### REQUIREMENT 1
Answer these questions from the text about Thomas Alfred Barns.
(a) Which regiment did he enlist in on 24 August 1894?
(b) What medal was he awarded in April 1913?
(c) On what date did he embark for France with A Squadron of the North Irish Horse?
--- start TEXT ---
Lieutenant and Quartermaster Thomas Alfred Barns, LSGCM



Thomas Alfred Barns was born on 14 December 1874 at Fosbury, Hungerford, Berkshire, a son of Philip John Barns, farmer.

He enlisted in the 4th Hussars on 24 August 1894 (No.3657), over the following years seeing service in India 1896 to 1905 and South Africa 1905 to 1909, and rising to the rank of sergeant.

In December 1910 he was posted to the permanent staff of the North Irish Horse as a sergeant and ten months later was promoted to squadron sergeant-major. He was awarded a Long Service and Good Conduct Medal in April 1913.

On 17 August 1914 he embarked for France with A Squadron of the North Irish Horse, seeing action on the retreat from Mons and Advance to the Aisne. During the retreat from Mons the squadron was split, with two troops, including Barns, acting as escort to the commander-in-chief General French. A letter written home by North Irish Horseman William Morton refers to Barns's experiences at this time:

... the other two troops ... [had] some exciting experiences in the retreat. I believe they were nearly captured at St. Quentin by holding a position too long, but Captain Herdman, with two other officers and Sergeant-Major Burns [sic], outwitted the enemy and got clear in the nick of time. They retreated about 20 miles, but the enemy was again on their track. I heard they nearly lost their transport by a horse giving up, but succeeded in gaining a bridge in time just before it was blown up by the Engineers. The squadron had been all together since we started to advance.
--- end TEXT ---
--- start SUPPLIED MATERIAL ---
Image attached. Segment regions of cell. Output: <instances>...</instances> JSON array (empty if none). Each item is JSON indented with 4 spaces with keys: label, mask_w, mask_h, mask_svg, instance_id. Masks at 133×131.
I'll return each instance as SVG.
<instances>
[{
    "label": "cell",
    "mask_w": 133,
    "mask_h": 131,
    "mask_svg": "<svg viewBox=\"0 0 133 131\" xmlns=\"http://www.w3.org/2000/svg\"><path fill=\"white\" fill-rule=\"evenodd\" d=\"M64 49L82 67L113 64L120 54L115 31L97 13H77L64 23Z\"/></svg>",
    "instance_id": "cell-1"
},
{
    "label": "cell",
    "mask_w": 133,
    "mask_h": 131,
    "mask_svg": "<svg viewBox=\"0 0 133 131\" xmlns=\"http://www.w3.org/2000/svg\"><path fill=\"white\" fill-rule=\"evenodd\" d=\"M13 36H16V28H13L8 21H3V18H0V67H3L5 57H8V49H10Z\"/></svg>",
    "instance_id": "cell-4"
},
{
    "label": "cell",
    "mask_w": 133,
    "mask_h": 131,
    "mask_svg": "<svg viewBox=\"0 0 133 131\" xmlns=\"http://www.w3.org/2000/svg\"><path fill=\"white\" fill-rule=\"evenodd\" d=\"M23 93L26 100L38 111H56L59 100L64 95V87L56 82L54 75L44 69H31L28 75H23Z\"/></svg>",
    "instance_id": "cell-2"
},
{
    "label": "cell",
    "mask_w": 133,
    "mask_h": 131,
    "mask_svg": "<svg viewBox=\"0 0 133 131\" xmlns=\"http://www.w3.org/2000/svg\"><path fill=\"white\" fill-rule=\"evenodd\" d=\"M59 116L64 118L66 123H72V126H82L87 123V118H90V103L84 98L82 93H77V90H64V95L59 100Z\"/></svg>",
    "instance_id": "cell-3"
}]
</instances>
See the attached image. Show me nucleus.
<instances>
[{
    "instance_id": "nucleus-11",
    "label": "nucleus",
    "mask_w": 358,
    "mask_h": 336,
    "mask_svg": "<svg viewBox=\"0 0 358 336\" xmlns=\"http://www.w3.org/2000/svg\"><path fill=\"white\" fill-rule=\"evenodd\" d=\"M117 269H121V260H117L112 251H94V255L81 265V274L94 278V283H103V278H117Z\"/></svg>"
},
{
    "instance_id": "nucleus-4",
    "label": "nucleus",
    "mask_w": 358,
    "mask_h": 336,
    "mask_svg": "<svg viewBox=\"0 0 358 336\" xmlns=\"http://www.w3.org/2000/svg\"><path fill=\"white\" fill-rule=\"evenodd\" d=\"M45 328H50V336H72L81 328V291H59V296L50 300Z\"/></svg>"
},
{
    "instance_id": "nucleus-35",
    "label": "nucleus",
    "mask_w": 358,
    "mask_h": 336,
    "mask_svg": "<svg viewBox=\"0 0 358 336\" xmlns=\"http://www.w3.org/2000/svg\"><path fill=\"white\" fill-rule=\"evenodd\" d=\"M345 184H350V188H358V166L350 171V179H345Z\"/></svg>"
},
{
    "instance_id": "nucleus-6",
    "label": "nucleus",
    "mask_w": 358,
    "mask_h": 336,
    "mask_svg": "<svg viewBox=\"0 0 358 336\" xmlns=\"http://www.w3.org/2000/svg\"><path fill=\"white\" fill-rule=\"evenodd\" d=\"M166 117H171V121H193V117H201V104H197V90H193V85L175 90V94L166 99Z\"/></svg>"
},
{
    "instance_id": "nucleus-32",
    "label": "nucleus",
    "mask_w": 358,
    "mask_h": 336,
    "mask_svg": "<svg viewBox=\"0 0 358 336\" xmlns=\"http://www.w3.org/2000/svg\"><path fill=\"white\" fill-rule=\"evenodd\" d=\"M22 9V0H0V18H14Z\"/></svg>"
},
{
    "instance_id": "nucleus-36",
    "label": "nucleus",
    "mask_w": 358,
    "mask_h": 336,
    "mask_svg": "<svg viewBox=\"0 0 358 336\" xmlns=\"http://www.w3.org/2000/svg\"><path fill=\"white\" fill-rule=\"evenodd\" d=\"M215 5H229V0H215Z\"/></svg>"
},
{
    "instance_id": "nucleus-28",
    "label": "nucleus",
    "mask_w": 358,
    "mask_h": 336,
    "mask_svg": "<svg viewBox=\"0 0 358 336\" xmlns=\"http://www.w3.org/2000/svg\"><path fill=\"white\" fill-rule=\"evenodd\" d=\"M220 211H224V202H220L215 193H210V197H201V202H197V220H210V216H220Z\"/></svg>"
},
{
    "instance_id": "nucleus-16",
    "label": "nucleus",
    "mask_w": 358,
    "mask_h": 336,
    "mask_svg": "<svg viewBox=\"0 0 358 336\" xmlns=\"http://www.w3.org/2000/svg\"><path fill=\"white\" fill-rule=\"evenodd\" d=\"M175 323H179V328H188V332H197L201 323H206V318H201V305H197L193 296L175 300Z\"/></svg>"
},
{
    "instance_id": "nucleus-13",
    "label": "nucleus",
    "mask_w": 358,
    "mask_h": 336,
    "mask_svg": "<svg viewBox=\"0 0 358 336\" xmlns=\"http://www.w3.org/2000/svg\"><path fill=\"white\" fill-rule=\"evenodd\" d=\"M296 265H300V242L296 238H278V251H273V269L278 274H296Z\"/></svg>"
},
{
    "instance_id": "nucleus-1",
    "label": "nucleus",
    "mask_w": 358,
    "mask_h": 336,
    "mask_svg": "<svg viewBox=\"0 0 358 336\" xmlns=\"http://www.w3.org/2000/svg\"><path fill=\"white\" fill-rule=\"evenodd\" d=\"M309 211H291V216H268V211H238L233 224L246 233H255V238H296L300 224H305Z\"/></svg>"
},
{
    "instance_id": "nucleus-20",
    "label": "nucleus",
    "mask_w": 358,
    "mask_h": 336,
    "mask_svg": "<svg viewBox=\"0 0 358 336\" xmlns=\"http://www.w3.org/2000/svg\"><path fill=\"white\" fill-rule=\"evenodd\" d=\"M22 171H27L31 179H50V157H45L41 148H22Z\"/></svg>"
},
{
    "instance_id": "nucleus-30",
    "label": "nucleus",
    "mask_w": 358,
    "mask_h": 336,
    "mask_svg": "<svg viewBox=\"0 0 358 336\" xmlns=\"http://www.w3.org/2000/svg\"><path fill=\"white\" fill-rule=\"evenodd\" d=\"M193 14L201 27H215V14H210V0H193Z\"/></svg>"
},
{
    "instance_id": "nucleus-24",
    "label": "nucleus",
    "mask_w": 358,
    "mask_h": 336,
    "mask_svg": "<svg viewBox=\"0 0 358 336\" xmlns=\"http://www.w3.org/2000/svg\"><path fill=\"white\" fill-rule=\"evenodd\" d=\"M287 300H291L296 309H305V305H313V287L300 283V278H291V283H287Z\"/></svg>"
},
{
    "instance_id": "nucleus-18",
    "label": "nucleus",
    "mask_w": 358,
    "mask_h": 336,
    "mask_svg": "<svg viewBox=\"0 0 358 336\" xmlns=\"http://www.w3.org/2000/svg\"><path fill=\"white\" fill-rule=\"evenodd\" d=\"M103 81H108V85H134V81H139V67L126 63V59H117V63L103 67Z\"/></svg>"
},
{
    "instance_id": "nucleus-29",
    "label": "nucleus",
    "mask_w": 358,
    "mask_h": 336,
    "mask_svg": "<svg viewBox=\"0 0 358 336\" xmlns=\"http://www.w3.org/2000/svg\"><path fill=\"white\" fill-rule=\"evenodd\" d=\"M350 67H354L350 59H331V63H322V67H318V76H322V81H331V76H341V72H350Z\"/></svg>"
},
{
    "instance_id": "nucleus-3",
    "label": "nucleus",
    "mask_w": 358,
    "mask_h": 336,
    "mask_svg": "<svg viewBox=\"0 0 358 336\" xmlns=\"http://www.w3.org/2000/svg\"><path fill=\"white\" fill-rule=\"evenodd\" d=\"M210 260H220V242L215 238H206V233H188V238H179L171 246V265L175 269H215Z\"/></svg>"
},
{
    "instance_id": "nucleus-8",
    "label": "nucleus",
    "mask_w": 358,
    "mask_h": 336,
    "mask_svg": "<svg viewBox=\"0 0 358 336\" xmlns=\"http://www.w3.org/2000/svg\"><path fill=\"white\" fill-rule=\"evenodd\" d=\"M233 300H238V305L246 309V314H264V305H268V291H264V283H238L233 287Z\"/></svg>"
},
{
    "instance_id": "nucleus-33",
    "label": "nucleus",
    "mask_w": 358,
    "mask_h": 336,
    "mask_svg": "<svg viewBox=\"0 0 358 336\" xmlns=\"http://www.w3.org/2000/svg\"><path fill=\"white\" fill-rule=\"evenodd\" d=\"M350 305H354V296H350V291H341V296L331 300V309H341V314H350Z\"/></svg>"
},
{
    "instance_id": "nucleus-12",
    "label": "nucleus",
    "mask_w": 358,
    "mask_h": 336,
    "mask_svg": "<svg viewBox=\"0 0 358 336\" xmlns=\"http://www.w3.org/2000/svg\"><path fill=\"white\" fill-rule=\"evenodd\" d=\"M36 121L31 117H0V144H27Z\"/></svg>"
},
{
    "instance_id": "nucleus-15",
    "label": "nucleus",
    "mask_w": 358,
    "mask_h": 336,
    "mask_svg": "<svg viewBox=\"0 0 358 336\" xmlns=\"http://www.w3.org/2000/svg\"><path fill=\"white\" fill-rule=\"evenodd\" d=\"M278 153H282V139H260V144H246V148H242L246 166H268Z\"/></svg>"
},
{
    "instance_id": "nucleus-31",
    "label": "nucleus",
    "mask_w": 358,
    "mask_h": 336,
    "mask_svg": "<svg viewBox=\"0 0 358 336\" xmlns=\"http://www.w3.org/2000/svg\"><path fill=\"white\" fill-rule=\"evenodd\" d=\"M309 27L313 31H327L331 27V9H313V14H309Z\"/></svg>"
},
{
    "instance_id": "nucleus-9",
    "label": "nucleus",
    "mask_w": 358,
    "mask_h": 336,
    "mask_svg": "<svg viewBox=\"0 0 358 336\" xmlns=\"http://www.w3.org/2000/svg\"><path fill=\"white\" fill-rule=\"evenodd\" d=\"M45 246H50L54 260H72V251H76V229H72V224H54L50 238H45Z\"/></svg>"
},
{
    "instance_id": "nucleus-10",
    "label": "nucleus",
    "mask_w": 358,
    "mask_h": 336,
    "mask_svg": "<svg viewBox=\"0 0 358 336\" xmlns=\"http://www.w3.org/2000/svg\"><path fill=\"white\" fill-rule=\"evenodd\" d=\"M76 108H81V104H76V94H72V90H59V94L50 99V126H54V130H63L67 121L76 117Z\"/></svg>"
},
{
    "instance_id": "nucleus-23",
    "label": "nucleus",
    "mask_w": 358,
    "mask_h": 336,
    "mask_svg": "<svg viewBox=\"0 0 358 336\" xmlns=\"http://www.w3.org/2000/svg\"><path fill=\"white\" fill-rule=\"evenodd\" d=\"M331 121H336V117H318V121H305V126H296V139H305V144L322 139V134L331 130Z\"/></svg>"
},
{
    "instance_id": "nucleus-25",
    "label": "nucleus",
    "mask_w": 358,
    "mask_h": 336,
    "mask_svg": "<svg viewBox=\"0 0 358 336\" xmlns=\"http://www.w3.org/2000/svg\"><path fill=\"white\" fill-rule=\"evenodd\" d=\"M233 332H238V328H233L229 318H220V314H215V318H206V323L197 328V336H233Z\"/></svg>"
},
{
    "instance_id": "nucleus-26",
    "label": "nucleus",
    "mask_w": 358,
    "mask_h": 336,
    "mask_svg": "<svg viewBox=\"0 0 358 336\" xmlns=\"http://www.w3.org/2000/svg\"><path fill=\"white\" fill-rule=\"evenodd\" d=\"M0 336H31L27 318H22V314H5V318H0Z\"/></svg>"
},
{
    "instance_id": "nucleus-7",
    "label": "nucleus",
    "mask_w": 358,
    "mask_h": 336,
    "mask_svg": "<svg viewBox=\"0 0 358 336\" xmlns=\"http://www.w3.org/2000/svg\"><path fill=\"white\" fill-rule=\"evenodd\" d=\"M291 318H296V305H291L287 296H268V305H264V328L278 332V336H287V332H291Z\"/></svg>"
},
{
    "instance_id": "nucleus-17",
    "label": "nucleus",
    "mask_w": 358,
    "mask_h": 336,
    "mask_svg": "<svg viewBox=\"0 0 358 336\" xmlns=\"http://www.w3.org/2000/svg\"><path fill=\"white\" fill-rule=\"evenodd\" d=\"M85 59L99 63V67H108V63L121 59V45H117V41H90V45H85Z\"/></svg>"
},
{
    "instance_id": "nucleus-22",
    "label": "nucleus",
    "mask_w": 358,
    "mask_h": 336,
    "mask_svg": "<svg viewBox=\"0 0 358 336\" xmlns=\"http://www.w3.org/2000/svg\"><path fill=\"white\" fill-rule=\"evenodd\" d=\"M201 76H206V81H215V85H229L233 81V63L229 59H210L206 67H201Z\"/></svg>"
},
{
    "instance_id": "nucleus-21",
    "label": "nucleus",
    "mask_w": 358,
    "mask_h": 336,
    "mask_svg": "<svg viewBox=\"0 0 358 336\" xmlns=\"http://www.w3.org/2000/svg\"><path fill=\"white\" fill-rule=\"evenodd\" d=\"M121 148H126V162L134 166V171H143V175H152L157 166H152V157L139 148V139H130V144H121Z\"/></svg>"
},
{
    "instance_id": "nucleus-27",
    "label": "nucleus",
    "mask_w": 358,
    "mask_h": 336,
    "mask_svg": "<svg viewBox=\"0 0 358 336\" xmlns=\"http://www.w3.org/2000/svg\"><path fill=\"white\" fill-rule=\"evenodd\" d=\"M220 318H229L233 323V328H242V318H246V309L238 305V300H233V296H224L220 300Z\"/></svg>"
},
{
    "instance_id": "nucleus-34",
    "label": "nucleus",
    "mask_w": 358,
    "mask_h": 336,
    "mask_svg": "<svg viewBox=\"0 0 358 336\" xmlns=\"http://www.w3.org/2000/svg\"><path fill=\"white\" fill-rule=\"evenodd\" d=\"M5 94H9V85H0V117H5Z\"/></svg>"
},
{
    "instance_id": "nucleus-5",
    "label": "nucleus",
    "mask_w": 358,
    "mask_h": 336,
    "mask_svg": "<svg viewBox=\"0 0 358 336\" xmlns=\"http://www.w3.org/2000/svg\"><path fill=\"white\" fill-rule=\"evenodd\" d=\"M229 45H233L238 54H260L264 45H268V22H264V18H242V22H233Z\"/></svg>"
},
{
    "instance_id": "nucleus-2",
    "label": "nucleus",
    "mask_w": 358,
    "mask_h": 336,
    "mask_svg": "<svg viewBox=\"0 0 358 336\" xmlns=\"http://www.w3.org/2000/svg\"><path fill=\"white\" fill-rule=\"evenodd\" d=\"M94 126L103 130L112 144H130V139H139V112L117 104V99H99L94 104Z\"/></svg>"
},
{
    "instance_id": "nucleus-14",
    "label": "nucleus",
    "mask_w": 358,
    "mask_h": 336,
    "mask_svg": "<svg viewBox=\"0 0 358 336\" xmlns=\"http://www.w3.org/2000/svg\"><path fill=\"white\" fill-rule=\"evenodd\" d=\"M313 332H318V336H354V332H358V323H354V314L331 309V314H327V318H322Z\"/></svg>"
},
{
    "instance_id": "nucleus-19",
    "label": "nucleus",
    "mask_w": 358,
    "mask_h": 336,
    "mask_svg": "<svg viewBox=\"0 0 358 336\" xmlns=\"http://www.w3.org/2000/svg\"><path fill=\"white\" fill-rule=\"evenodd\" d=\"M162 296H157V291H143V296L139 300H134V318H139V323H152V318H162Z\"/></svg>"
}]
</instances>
--- end SUPPLIED MATERIAL ---
### REQUIREMENT 2
Quote the records verbatim, starting at their first line and stopping after the line that contains "269H121V260H117L112 251H94V255L81 265V274L94".

### RIGHT ANSWER 1
(a) The 4th Hussars.
(b) A Long Service and Good Conduct Medal.
(c) 17 August 1914.

### RIGHT ANSWER 2
Image attached. Segment regions of cell. Output: <instances>...</instances> JSON array (empty if none). Each item is JSON indented with 4 spaces with keys: label, mask_w, mask_h, mask_svg, instance_id. Masks at 133×131.
I'll return each instance as SVG.
<instances>
[{
    "label": "cell",
    "mask_w": 133,
    "mask_h": 131,
    "mask_svg": "<svg viewBox=\"0 0 133 131\" xmlns=\"http://www.w3.org/2000/svg\"><path fill=\"white\" fill-rule=\"evenodd\" d=\"M64 49L82 67L113 64L120 54L115 31L97 13H77L64 23Z\"/></svg>",
    "instance_id": "cell-1"
},
{
    "label": "cell",
    "mask_w": 133,
    "mask_h": 131,
    "mask_svg": "<svg viewBox=\"0 0 133 131\" xmlns=\"http://www.w3.org/2000/svg\"><path fill=\"white\" fill-rule=\"evenodd\" d=\"M13 36H16V28H13L8 21H3V18H0V67H3L5 57H8V49H10Z\"/></svg>",
    "instance_id": "cell-4"
},
{
    "label": "cell",
    "mask_w": 133,
    "mask_h": 131,
    "mask_svg": "<svg viewBox=\"0 0 133 131\" xmlns=\"http://www.w3.org/2000/svg\"><path fill=\"white\" fill-rule=\"evenodd\" d=\"M23 93L26 100L38 111H56L59 100L64 95V87L56 82L54 75L44 69H31L28 75H23Z\"/></svg>",
    "instance_id": "cell-2"
},
{
    "label": "cell",
    "mask_w": 133,
    "mask_h": 131,
    "mask_svg": "<svg viewBox=\"0 0 133 131\" xmlns=\"http://www.w3.org/2000/svg\"><path fill=\"white\" fill-rule=\"evenodd\" d=\"M59 116L64 118L66 123H72V126H82L87 123V118H90V103L84 98L82 93H77V90H64V95L59 100Z\"/></svg>",
    "instance_id": "cell-3"
}]
</instances>
See the attached image. Show me nucleus.
<instances>
[{
    "instance_id": "nucleus-11",
    "label": "nucleus",
    "mask_w": 358,
    "mask_h": 336,
    "mask_svg": "<svg viewBox=\"0 0 358 336\" xmlns=\"http://www.w3.org/2000/svg\"><path fill=\"white\" fill-rule=\"evenodd\" d=\"M117 269H121V260H117L112 251H94V255L81 265V274L94 278V283H103V278H117Z\"/></svg>"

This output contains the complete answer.